Dataset extract START

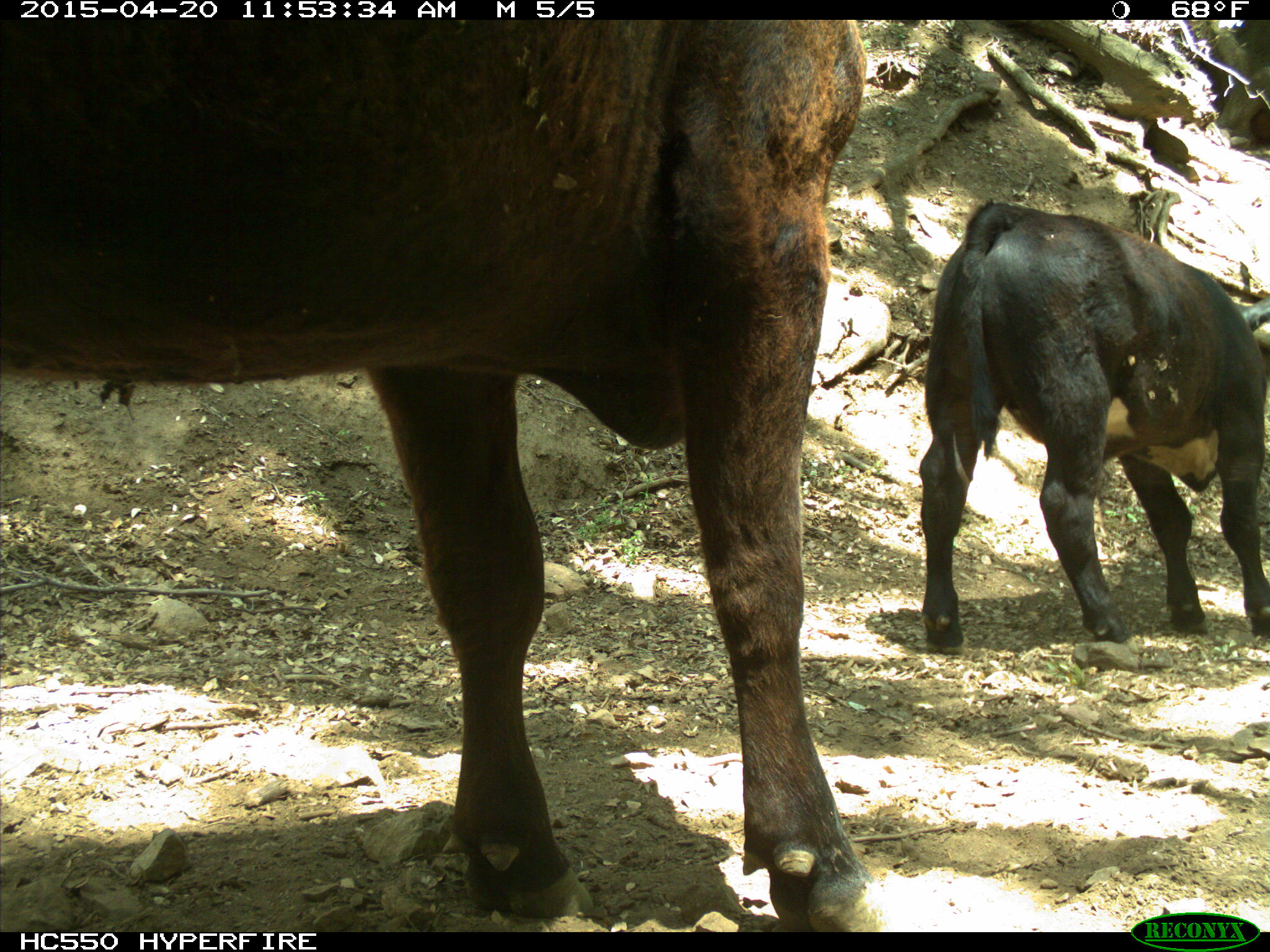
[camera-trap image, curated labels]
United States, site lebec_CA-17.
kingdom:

Dataset extract END

# What to work on
Reproduce the material above in full and without alteration, but skip all pictures.

# Completed exercise
[camera-trap image, curated labels]
United States, site lebec_CA-17.
kingdom:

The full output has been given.